Economist: Probably return in 2025 the Parthenon Sculptures to Greece

In 2025 the Parthenon Sculptures “may eventually be moved or at least the negotiations on their status make a big leap forward”.

This highlights, among other things, the Economist magazine in its annual publication of the next year’s forecasts, which this year is expected to be published electronically tomorrow 21/11 and printed next week. Many arguments against the return of the Marbles have been overturned. The idea that the British Museum is their only responsible guardian always seemed false, even more so after the accusation that one of his staff members stole nearly 2,000 antiquities and sold them to eBay.
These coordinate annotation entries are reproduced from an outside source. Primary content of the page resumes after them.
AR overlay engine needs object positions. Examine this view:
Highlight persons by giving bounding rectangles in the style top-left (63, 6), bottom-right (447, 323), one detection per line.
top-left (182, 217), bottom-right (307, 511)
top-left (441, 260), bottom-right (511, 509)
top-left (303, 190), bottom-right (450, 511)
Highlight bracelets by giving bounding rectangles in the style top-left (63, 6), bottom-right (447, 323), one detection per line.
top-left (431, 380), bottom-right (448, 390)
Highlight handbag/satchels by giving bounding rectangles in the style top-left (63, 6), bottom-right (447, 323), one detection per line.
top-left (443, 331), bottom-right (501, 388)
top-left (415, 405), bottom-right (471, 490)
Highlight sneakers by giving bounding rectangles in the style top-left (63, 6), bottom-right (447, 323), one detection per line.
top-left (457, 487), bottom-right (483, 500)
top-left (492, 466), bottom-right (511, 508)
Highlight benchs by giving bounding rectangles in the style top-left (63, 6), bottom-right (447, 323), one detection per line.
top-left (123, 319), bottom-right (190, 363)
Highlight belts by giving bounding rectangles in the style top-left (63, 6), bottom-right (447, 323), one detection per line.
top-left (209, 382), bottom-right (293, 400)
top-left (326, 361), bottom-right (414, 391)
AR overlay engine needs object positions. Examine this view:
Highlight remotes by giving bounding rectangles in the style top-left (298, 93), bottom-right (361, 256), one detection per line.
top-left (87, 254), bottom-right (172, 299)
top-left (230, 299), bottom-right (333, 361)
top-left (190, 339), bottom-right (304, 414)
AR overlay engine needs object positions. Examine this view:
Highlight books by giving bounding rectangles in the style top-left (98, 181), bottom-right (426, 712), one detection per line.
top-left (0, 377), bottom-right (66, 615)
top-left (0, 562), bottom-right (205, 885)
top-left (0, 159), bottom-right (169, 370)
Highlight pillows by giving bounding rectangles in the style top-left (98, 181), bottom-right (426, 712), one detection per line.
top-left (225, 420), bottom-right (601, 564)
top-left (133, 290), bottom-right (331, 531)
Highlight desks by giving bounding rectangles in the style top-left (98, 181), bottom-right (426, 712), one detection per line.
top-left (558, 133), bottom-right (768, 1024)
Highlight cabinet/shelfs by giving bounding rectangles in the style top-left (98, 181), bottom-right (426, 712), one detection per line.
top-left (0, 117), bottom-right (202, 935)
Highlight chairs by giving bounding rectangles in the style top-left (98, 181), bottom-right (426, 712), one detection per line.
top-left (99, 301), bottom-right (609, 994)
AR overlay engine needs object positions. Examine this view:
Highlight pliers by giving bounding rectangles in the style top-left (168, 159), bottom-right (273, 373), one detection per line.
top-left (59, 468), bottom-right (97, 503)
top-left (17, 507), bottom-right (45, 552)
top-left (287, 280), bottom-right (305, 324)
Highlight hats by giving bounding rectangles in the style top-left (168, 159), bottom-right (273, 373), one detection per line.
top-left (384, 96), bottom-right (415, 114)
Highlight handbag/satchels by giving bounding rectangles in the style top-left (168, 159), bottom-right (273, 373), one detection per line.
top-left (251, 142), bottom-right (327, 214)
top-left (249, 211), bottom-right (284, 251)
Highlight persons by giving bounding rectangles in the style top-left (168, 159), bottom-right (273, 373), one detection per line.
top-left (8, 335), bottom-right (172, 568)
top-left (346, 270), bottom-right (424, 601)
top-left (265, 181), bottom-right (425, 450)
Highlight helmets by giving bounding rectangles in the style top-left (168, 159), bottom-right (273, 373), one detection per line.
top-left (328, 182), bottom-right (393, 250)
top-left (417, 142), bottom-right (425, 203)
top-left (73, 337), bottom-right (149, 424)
Similarly strong is the change in the common feeling: a YouGov poll conducted in 2023 found that 49% of the British are in favour of their return and just 15% believe they should remain.

The British Museum itself, and the government, also seem ready. A 1963 law forbids the museum to grant its treasures and the government is unlikely to revise it. But both the museum’s president, George Osborne, and his reformative new boss, Nicholas Callinan, support a long-term loan of marble, borrowed perhaps other antiquities from Greece in return. The Prime Minister, Sir Keir Starmer, has stated that he will not stand in the way. Many objects have returned to the Mediterranean countries from which they had been removed, such as Italy and Turkey. Activists in Cambodia have also convinced, among other things, the Metropolitan Museum of New York to return stolen sculptures. In Africa, Nigeria took the lead, securing dozens of bronze works—which had been stolen from the British by the Kingdom of Benin in 1897 by German, American and some British institutions. Objects also begin to return to Cameroon, Indonesia and Nepal. And Belgium recently gave the Democratic Republic of Congo a list of 80,000 objects in its African Museum, an obvious prelude to returns. Bénédicte Savoy, a historian who has advised French President Emmanuel Macron about the return of items to African countries, predicts that China, India and Vietnam will start making louder demands.